Cost is another concern when it comes to smokers. Research shows that most smokers are brand loyal and do not pay attention to price, but there is a possibility that some do buy the cheapest brand available. By offering a lower priced brand, tobacco companies can help to gain market share and broaden their variety and assortment of products. Not all current tobacco companies offer a low price cigarette; they tend to focus their strength on their top brand.

Gender is segmented within the tobacco industry. Brands like Misty?s, Virginia Slims, and Carlton are aimed at the female population. Men have the Marlboro Man; women have slimmer and slender cigarettes. The tobacco industry has been trying to also segment ethnicity, but has failed in the past. One example is the brand Uptown, distributed by RJ Reynolds, which was aimed at African Americans. Many critics felt that the tobacco industry, as well as RJR, were exploiting and encouraging minorities to smoke. Virginia Slims is currently running ads that target many cultures by showing their brand as a cigarette to be smoked by all women worldwide.

Flavored cigarettes are becoming an industry favorite. Menthol cigarettes used to be the only choice available for a different taste. In today?s market, there are many alternatives to menthol and regular cigarettes popping up around the industry. Camel is currently marketing new citrus and vanilla flavored cigarettes. These cigarettes come in regular, light, and ultra light varieties and offer a different perspective on smoking. Camel also is offering different blends of cigarettes that are made with Turkish and domestic tobaccos, all giving off a different taste.

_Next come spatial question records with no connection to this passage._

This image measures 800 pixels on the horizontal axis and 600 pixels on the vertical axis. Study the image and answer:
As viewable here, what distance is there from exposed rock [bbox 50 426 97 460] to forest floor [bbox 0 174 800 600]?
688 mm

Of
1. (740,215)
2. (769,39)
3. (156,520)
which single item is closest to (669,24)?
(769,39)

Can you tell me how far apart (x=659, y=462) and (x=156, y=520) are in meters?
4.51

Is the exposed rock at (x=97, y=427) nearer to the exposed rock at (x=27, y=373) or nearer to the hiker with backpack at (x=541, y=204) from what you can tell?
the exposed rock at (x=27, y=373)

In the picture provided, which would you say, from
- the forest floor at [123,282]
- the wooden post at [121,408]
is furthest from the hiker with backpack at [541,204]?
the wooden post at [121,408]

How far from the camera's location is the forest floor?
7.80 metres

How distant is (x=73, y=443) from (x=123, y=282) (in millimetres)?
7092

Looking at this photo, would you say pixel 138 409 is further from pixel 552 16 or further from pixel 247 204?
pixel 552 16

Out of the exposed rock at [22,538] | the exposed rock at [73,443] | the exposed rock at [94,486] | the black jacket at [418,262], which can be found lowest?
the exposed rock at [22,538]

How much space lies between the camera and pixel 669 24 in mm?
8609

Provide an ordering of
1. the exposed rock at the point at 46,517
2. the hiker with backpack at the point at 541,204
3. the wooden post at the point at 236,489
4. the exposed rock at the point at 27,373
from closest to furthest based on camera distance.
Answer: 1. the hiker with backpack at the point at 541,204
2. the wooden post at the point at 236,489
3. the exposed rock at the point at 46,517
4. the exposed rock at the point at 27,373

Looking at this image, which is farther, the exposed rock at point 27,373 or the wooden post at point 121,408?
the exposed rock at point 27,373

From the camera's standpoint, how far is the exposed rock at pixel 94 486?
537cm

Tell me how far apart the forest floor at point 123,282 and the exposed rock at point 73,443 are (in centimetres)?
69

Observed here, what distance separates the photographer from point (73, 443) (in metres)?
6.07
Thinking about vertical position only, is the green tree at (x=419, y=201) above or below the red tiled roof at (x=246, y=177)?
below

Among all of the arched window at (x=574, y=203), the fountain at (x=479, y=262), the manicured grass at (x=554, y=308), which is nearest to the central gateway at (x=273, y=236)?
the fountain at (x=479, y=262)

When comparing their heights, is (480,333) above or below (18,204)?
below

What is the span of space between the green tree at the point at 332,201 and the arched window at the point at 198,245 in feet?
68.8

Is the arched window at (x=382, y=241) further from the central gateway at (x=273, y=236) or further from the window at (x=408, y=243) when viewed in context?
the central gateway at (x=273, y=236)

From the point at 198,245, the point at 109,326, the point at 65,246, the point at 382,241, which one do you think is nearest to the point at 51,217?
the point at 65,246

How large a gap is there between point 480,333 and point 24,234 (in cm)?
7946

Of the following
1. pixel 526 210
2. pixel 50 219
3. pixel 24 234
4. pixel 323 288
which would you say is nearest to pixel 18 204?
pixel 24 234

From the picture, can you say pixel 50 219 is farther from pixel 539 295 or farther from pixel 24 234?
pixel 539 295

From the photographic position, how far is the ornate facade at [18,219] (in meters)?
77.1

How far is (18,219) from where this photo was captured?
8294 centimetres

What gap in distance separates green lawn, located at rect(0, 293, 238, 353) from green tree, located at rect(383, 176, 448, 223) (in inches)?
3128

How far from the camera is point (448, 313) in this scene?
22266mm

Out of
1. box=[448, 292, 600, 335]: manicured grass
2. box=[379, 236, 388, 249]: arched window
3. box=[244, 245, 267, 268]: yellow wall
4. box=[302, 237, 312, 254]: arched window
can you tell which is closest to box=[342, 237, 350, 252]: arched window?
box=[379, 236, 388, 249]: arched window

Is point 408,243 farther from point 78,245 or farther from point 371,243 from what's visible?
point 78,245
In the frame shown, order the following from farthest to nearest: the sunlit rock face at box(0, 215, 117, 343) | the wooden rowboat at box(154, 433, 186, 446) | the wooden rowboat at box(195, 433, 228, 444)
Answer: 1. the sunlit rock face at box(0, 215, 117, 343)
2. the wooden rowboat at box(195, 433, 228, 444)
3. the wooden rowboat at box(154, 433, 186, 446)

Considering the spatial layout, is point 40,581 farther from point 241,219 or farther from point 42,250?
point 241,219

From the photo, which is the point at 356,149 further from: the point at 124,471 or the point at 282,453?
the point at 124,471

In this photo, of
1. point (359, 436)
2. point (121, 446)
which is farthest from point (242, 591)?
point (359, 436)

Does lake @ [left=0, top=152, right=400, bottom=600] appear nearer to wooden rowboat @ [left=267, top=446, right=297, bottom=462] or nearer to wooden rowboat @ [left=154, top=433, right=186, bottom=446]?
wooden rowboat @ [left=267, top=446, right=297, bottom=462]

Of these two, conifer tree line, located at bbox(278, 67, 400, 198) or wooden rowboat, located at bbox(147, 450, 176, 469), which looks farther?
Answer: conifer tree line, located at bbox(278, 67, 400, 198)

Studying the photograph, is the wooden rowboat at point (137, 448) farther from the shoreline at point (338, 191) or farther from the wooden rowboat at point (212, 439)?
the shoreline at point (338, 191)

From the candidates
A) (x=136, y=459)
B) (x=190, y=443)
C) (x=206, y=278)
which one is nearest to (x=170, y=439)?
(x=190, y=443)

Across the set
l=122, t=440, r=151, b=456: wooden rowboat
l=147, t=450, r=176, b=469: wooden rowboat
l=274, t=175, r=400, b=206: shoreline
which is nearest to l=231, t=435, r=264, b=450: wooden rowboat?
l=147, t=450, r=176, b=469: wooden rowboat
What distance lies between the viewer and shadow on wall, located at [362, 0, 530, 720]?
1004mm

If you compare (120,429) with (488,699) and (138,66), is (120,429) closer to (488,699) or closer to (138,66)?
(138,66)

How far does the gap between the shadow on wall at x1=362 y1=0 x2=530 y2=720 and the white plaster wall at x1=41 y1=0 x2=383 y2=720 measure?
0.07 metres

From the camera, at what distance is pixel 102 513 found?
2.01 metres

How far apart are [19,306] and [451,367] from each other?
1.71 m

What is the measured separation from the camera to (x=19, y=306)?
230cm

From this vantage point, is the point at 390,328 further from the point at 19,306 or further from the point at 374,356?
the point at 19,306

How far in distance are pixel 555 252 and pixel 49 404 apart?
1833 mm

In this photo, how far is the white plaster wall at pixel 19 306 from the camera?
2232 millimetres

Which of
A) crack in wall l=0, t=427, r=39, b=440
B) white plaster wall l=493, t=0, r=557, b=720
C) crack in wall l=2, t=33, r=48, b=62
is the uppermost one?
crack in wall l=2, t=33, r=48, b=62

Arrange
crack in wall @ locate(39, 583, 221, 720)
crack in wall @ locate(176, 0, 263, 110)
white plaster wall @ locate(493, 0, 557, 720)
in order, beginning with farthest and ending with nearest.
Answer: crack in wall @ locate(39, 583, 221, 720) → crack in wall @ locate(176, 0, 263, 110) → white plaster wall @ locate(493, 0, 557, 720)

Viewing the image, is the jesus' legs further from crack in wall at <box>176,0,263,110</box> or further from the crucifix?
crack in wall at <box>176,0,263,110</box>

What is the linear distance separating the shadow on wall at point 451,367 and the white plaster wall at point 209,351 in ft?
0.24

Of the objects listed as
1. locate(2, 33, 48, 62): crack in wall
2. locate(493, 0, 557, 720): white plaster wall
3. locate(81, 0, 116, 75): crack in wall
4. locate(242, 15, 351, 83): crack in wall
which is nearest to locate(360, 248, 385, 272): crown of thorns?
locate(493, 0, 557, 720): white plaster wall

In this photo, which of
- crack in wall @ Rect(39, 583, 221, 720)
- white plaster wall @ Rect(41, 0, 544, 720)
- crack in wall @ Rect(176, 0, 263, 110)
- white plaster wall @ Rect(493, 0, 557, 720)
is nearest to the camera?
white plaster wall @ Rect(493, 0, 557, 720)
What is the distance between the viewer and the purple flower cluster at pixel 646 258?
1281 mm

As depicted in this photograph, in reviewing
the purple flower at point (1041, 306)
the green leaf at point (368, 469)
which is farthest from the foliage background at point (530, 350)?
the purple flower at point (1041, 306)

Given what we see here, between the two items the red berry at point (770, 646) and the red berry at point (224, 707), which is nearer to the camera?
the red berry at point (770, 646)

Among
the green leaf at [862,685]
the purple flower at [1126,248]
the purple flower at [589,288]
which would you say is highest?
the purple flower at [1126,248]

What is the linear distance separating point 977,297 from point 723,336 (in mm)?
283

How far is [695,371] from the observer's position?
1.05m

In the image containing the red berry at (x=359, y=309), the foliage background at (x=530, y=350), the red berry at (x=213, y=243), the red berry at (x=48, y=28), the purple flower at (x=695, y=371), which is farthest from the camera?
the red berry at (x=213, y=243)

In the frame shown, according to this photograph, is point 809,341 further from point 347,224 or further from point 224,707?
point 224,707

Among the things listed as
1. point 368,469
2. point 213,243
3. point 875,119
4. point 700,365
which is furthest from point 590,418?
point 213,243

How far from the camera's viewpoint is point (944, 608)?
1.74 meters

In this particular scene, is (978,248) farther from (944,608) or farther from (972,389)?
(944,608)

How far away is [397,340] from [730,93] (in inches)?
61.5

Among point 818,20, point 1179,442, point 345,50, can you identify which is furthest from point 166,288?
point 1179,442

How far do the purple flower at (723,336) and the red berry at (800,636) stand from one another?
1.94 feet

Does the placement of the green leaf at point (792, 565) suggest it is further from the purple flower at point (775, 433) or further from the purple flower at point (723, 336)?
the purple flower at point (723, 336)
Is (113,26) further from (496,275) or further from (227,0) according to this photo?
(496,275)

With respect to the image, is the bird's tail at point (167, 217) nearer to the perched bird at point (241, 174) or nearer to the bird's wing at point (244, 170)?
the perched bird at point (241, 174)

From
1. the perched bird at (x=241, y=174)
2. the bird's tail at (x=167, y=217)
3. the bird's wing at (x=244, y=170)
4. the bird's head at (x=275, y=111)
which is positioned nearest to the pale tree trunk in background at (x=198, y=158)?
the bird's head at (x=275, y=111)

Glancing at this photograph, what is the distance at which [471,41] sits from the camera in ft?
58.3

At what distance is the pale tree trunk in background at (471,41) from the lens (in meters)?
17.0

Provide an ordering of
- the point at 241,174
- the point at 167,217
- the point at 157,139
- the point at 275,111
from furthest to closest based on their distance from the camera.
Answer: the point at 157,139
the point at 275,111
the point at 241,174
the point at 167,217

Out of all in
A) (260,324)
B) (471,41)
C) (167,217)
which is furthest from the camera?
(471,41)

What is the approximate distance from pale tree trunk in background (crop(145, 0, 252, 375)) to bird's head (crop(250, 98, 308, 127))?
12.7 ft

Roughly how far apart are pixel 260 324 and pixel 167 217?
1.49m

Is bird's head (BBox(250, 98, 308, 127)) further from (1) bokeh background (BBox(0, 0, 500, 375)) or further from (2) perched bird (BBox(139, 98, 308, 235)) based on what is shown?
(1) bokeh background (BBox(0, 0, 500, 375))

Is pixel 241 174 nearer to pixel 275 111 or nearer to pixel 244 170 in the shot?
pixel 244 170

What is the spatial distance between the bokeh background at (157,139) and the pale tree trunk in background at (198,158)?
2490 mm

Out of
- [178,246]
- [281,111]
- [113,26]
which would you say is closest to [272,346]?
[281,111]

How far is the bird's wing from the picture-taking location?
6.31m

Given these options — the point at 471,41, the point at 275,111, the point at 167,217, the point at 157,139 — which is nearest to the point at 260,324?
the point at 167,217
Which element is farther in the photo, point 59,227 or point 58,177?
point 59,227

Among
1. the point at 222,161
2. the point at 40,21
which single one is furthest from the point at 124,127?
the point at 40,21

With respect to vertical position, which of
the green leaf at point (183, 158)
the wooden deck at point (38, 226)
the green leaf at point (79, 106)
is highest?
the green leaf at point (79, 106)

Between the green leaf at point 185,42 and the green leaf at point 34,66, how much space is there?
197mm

Marlboro was the first brand to alter the appearance of the cigarette package by offering a flip-top box. The idea caught on quickly and now most cigarette packages do have the flip-top box. This little innovation made cigarettes less messy and easier to keep track of. Today, there are still soft and hard packages being offered to the smoking community. Each package comes wrapped in a cellophane seal to help protect the box, but can be removed for immediate use. Cigarette box designs have not really changed much since the 1950s, but there is room for improvement.